Mexican

Green Chile Corn Soup with chicke

Sopa de Maiz y Chile Verde con Pollo

 

Dia de los Muertos  and Halloween celebrations, albeit different, will both be in full swing next week on both sides of US  Mexican border. I have many fond memories of Dia de los Muertos in Mexico as well as in the US sate of New Mexico. The custom of a gathering of family and friends to celebrate together with the spirits of the departed dates back to pre-Columbian cultures in Central America. Typically paths are lined with marigolds to guide the living and the departed to candle lit fiestas held in cemeteries where local foods abound, beer and tequila flows freely, and corridos ballads thread though the air until the wee hours of the morning.

For more on Dia de los Muertos and a recipe for a Mexican roasted Pumpkin Soup (click here).

This time of year is also chile harvest season and what better way to use freshly picked green chilies than in a hearty Sopa de Maiz  y Chile Verde Con Pollo. Mexican in origin but also a classic in Northern New Mexico where the New Mexico chiles reign supreme. A perfect offering for a Dia de los Muertos supper!

→ EXERCISE INSTRUCTIONS:
a) Could you rewrite the part of the green chile corn soup text that opens with the words containing "Green Chile Corn" and closes with "Soup (click here).", putting "sunflowers" wherever "marigolds" appears?
b) Can you copy, word for word, the part of the entries that opens with the line containing "Place these in" and closes with the line containing "Answer: the evergreen"?

→ SUPPLIED INFORMATION:
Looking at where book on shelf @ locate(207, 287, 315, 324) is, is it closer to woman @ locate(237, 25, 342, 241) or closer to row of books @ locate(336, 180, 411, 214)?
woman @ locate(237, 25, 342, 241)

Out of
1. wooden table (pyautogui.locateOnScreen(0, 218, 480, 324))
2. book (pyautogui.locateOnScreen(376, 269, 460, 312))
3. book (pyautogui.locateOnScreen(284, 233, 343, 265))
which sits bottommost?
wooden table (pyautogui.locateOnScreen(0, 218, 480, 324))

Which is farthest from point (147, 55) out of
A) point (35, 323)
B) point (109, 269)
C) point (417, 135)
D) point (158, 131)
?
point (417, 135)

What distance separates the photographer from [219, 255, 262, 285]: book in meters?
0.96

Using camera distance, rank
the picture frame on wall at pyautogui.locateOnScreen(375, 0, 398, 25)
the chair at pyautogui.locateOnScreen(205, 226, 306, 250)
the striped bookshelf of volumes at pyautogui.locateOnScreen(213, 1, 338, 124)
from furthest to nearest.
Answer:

==

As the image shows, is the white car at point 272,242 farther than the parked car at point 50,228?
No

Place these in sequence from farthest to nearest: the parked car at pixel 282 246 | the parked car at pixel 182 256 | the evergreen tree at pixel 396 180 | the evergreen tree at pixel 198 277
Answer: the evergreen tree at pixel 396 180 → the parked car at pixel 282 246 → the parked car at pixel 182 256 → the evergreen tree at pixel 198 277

==

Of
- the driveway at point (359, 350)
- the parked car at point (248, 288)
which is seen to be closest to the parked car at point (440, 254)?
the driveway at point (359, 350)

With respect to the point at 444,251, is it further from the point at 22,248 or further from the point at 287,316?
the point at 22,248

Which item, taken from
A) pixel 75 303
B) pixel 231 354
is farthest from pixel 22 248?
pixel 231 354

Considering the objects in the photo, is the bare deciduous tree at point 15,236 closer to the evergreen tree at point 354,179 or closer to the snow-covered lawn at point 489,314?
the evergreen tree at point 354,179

→ OUTPUTS FOR THE TASKS:
a)
Green Chile Corn Soup with chicke

Sopa de Maiz y Chile Verde con Pollo

 

Dia de los Muertos  and Halloween celebrations, albeit different, will both be in full swing next week on both sides of US  Mexican border. I have many fond memories of Dia de los Muertos in Mexico as well as in the US sate of New Mexico. The custom of a gathering of family and friends to celebrate together with the spirits of the departed dates back to pre-Columbian cultures in Central America. Typically paths are lined with sunflowers to guide the living and the departed to candle lit fiestas held in cemeteries where local foods abound, beer and tequila flows freely, and corridos ballads thread though the air until the wee hours of the morning.

For more on Dia de los Muertos and a recipe for a Mexican roasted Pumpkin Soup (click here).

b)
Place these in sequence from farthest to nearest: the parked car at pixel 282 246 | the parked car at pixel 182 256 | the evergreen tree at pixel 396 180 | the evergreen tree at pixel 198 277
Answer: the evergreen tree at pixel 396 180 → the parked car at pixel 282 246 → the parked car at pixel 182 256 → the evergreen tree at pixel 198 277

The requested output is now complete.